[TASK LIST]
1. Which forms of cooperation does the False Claims Act passage say the government usually looks for from a company?
2. Can you go on with the False Claims Act passage, starting after its final sentence?

[PASSAGE SHOWN]
※

It is no secret that the False Claims Act (“FCA”) is the government’s primary anti-fraud tool and that recoveries under the statute have hit record highs in recent years.  For example, since 1987, FCA recoveries have totaled $56 billion with no single year since 2010 falling below $3 billion.  Moreover, most of these cases have been brought by qui tam relators and where the Department of Justice (“DOJ”) did not intervene.  Accordingly, DOJ’s remarks during the American Bar Association’s June 14, 2018, 12th National Institute on the Civil False Claims Act and Qui Tam Enforcement, were certainly welcome for industry.

During this session, top DOJ leadership addressed a number of “reform” projects of significant interest.  First, DOJ emphasized that the greater the degree of cooperation that DOJ receives from a defendant or potential defendant the more leniency the company may receive when it comes time for settlement.  In this regard, the FCA allows for penalties ranging between $11,181 and $22,363 per false claim and treble damages, which allows damages to rack up quickly.  DOJ confirmed that companies which fully cooperate with the Department can expect to receive “tremendous enforcement discretion with respect to structuring settlements while also providing a discount.”  DOJ stated that cooperation can come in many forms, but that the government is usually looking for voluntary disclosures (which DOJ considers to be most valuable), sharing information during an internal investigation, making individuals available for interviews, and identifying culpable individuals (in accordance with the Department’s focus in the Yates Memorandum on individual, and not just on corporate, responsibility).

DOJ also acknowledged that even the best compliance systems fail from time-to-time and assured that “when fraud occurs, the DOJ will give the greatest consideration” to companies that live by a robust compliance culture that is deeply engrained in the organization.  These comments reinforce the fact that having a compliance program is only the first step because it is even more critical that companies continuously update, monitor and stress those principles to its stakeholders, while still making compliance both practical and effective to apply from a business standpoint.

DOJ did not specify the types of leniency that companies can expect, but if lessons can be taken from parallel criminal fraud cases, the incentives for cooperation may result in a below double damages multiplier (or perhaps even no multiplier), a reduction of penalties from even the low end of the range, and no requirement for a corporate integrity agreement and monitor.

Finally, DOJ spoke about two other pressing issues—DOJ’s authority to dismiss frivolous qui tam cases and cases which rely on informal agency guidance, as opposed to an actual regulation or statute, to allege a legal violation in support of a false claim.  As for its dismissal authority, DOJ acknowledged that its policy of dismissing frivolous cases, as set forth in the Granston Memorandum, remains an important objective for DOJ but acknowledged that such dismissals by DOJ, to date, have been rare.  That said, DOJ is “now instruct[ing] [its] attorneys” to give a hard look at cases where DOJ has declined to intervene to determine whether dismissal is warranted.  While results remain to be seen, this and similar recent statements by senior DOJ leadership signal that the Department is trending down this appropriate path.

※

[GIVEN RECORDS]
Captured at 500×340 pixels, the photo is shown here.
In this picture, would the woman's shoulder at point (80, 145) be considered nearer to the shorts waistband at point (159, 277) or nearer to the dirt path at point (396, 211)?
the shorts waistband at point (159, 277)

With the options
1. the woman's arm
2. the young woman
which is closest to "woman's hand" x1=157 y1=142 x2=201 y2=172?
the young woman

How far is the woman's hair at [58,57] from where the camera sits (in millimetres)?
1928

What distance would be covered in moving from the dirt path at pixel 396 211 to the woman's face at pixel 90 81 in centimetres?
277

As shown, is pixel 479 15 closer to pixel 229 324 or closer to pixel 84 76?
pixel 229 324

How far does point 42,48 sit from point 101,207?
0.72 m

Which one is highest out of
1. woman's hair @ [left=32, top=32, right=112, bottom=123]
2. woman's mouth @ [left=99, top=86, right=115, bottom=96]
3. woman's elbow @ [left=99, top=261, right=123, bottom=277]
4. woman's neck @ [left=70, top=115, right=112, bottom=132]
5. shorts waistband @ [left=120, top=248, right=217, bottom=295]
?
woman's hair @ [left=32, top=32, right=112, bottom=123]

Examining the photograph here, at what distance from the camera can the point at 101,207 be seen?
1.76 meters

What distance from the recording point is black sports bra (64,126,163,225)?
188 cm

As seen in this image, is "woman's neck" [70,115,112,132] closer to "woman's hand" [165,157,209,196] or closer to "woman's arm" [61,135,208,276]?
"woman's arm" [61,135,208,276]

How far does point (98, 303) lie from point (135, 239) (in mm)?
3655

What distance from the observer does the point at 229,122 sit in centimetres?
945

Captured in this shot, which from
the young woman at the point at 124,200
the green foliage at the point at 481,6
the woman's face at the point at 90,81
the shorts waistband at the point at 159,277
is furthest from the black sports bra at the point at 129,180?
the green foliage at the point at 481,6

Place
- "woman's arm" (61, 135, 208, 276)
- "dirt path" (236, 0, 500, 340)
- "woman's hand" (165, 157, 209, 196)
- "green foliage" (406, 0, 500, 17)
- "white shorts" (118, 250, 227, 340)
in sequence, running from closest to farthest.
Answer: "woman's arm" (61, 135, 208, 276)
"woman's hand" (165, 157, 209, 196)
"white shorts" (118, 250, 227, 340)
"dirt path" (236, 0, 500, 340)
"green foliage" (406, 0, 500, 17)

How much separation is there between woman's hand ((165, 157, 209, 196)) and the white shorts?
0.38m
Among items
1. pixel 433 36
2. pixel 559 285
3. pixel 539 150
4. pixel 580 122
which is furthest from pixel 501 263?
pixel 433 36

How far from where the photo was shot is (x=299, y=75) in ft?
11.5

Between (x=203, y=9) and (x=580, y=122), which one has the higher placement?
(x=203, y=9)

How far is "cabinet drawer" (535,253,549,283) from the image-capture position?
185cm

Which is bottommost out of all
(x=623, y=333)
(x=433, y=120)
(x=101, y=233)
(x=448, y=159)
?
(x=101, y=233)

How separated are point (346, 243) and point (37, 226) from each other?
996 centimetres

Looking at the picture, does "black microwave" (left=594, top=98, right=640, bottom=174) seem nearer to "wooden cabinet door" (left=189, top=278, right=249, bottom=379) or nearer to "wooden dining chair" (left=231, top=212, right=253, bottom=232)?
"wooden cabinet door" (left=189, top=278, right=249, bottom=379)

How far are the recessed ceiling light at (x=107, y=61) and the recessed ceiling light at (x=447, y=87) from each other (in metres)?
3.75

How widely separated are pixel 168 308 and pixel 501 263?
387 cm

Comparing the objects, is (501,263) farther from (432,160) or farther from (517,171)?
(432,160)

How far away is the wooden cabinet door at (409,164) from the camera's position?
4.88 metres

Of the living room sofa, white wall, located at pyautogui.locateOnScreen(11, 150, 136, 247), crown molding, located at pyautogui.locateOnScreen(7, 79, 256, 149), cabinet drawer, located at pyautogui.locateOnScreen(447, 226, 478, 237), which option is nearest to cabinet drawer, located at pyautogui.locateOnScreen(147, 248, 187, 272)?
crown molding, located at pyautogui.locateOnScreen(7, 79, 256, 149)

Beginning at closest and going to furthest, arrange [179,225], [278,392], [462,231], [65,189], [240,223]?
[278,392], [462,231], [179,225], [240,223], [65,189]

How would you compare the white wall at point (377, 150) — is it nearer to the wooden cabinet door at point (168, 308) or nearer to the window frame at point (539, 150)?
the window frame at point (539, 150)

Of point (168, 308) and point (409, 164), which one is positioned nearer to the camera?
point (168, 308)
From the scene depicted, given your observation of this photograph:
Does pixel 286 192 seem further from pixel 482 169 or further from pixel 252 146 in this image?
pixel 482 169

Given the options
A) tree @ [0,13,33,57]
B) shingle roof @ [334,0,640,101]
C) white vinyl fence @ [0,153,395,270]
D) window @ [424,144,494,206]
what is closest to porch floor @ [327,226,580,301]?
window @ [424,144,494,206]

※

[OUTPUTS BY TASK]
1.
- Voluntary disclosures
- Sharing information during an internal investigation
- Making individuals available for interviews
- Identifying culpable individuals

2.
And, with regard to reliance (often by qui tam relators) on internal and informal agency policies or practices to fashion the basis for a legal violation, DOJ’s remarks, which are consistent with statements in the Brand Memorandum, are especially welcomed because those informal policies lack the force and effect of law and should not serve as the basis for alleging an actual legal violation that could cost a company millions of dollars, especially when such policies and practices are both subjective and inconsistent in their application.

In sum, DOJ continues to send a positive message that companies which act as good corporate citizens by conducting their businesses ethically and in good faith, pursuant to established compliance systems, and which promptly disclose any potential issues to the government will enjoy the benefits of those practices, and that meritless cases should not be used to extract millions of dollars from responsible contractors.

The case of Green Valley Company, ASBCA No. 61275, presents an interesting conundrum for contractors facing fraud allegations who also have a contract claim against the government.  In 2006, the contractor presented invoices for payment to the government.  In 2017, the contractor converted those invoices into a certified claim requesting payment.  Under the CDA, the contractor had clearly exceeded the 6-year statute of limitations.  However, the contractor requested the ASBCA equitably toll the CDA for what appeared to be sensible grounds.  From 2009 until 2016, the contractor had been defending a lawsuit the government filed against it alleging false claims act violations and breach of contract among other causes of action. The government had simultaneously been considering the contractor for debarment, the death penalty of government contracts.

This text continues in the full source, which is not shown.